AUFGABE A
Nennen Sie alle Lebewesen, die im Text über vertikale Gärten vorkommen.
AUFGABE B
Nehmen Sie den Text über vertikale Gärten auf und führen Sie ihn im Anschluss an seinen letzten Satz fort.

Weltweit schrumpfen die Grünflächen, doch gerade die brauchen wir eigentlich dringend, um den Klimawandel zu bekämpfen. Vertikale Gärten in Form von begrünten Fassaden können unsere Städte schöner machen und die Folgen der wachsenden Bebauung abfedern. Ein ganz neues System gibt Hoffnung, denn es löst viele Probleme, die grüne Fassaden bisher hatten.
Vertikale Gärten – eine gute Idee, die ihre Tücken hat
Wo Städte wachsen, wird gebaut. Das führt zu einer immer stärkeren Versiegelung der Böden, mit allen bekannten Folgen. Wasser kann nicht mehr versickern und Bäume und Pflanzen verschwinden. Als Folge werden Schadstoffe nicht mehr aus der Luft gefiltert, und der Lebensraum für Vögel und Insekten schrumpft. In dicht bebauten Gebieten wird es im Sommer immer heißer, weil die natürliche Kühlung durch Pflanzen und Bäume fehlt.

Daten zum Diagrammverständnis
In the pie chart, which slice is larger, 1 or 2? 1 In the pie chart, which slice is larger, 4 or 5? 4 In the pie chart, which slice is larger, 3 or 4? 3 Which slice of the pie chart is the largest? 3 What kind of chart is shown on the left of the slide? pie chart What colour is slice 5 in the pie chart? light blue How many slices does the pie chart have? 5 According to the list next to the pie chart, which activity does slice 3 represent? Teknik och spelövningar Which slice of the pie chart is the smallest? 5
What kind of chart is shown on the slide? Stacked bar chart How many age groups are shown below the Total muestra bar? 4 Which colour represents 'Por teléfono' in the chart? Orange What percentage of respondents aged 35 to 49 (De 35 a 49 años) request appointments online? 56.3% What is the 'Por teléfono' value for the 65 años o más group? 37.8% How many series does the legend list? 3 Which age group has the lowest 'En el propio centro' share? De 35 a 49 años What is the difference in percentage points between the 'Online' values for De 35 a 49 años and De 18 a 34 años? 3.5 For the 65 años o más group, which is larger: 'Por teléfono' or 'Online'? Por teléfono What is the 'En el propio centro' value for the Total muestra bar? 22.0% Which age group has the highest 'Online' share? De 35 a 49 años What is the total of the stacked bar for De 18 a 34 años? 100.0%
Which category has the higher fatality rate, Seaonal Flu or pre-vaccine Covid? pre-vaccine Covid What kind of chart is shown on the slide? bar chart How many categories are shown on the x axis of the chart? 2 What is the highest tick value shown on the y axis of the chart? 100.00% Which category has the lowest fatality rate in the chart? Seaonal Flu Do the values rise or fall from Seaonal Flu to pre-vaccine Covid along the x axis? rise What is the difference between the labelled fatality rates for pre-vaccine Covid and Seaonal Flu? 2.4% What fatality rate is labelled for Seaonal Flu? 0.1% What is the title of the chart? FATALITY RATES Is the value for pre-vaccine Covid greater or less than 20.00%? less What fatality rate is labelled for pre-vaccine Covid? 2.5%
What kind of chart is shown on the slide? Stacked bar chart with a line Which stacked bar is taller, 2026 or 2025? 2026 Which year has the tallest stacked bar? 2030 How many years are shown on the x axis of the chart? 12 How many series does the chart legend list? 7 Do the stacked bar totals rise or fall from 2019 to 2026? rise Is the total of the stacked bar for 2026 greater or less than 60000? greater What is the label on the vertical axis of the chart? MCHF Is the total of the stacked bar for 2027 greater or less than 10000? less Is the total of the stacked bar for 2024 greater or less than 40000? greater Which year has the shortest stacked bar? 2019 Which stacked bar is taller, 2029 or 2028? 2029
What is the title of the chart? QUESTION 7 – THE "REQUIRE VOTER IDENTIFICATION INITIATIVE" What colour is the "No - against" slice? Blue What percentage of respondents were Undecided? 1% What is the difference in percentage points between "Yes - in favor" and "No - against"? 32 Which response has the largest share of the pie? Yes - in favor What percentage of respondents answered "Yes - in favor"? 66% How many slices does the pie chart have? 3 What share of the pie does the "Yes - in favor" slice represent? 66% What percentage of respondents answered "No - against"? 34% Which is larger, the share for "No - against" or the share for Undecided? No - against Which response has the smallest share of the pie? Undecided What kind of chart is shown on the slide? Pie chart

LÖSUNG A
Bäume, Pflanzen, Vögel, Insekten

LÖSUNG B
Was liegt da näher, als vertikale Gärten anzulegen und Häuserwände zu begrünen? Leider ist die Umsetzung dieser Idee nicht ganz einfach. Die Module, die an Häuserwänden angebracht werden, sind oft zu schwer und teuer, ihre Bewässerung und Wartung ist aufwendig und kompliziert. Projekte zur Fassadenbegrünung sind an diesen Problemen teilweise schon gescheitert.
Wiener Start-up entwickelt neues System
Das Wiener Start-up NatureBASE hat für all das eine Lösung gefunden: Die LivingPanels, neuartige Module zur Fassadenbegrünung. Das grüne Kompetenzzentrum Green4Cities begleitete die Entwicklung der LivingPanels, ist ein Spin-off der Universität für Bodenkultur in Wien und hat die LivingPanels in einem dreijährigen Forschungsprojekt gemeinsam mit internationalen Forschern entwickelt und getestet. Die LivingPanels sind leicht, einfach zu montieren und kommen ohne die üblichen Bewässerungsschläuche aus.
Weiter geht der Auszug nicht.